IOG snaps up remaining stake in North Sea’s Blythe for £6.5million

April 19, 2016
News

Independent Oil and Gas (IOG) has snapped up the remaining 50% stake in the North Sea’s Blythe Discovery from Alpha Petroleum Resources.

The £6.5million deal gives IOG 100% ownership of the Southern North Sea discovery and doubles its 2P reserves to 34.3 BCF or 6.1 million barrels of oil equivalent.

Chief executive Mark Routh said: “We are delighted to announce the signing of the SPA to acquire the remainder of the highly attractive Blythe gas discovery. This transaction not only adds material 2P reserves of 17.2 BCF at a very low cost equivalent to $2.31/Boe but also more importantly gives the Company 100% ownership and full control of the future development of Blythe. We can now move ahead to co-develop Blythe with our other assets in surrounding licences which are 100% owned by IOG in line with our hub strategy. Our next task will be to deliver the Field Development Plan for Blythe to the OGA and work on that has already commenced.

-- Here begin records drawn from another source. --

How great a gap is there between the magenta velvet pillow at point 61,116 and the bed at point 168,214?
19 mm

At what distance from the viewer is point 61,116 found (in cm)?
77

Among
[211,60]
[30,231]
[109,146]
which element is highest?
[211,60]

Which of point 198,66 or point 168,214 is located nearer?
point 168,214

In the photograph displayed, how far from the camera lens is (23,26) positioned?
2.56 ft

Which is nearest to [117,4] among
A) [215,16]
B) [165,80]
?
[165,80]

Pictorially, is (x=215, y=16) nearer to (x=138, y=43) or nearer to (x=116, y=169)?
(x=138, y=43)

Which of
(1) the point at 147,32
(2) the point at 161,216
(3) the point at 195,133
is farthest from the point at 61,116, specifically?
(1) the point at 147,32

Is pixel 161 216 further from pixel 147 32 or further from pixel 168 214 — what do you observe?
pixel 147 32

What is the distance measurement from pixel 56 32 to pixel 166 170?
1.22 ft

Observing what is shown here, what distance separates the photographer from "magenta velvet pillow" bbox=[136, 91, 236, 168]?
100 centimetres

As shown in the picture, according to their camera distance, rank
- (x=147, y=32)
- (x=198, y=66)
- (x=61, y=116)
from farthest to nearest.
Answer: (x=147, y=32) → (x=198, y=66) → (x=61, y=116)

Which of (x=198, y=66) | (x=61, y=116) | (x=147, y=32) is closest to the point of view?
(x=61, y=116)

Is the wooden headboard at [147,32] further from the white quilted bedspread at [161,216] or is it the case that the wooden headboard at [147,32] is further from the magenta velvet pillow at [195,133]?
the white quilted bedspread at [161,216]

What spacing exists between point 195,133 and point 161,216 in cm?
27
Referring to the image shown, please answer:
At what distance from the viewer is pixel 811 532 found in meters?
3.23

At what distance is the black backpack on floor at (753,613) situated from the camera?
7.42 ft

“Upon completion of this Blythe acquisition, the Company’s combined estimate of 2P reserves in Blythe and 2C resources in Skipper will be 40.2 MMBoe. When we add the 2C resource estimates in the Cronx, Elgood and Harvey discoveries, which should be co-developed with Blythe, this 2P plus 2C number rises by 8.6 MMBoe to 48.8 MMBoe.

“Crucially, owning 100% of Blythe now allows us to optimise the wider Blythe Hub development concept. IOG’s initial plan is to install a small unmanned platform at Blythe with pre-installed risers to tie-back nearby discoveries making Blythe the centre of a new hub. In addition it allows us to evaluate further the discovered gas in the Carboniferous beneath Blythe and the oil discovery above Blythe in the Zechstein fractured carbonates.”

IOG will pay the first £1.5million at completion. The remaining £5million will be paid at first gas.

Simon Hume Kendall, chief executive of London Group, said: “We are delighted to be supporting IOG with its strategy generally, but also specifically with regards to this acquisition.

“We believe that developing stranded gas fields in the Southern North Sea using innovative thinking and low cost techniques will yield excellent returns to investors.

“It is also very much in line with the Government’s stated policy on Maximising Economic Recovery in the UK and increasing reliance on domestic gas production as coal fired power stations are phased out over the next few years.”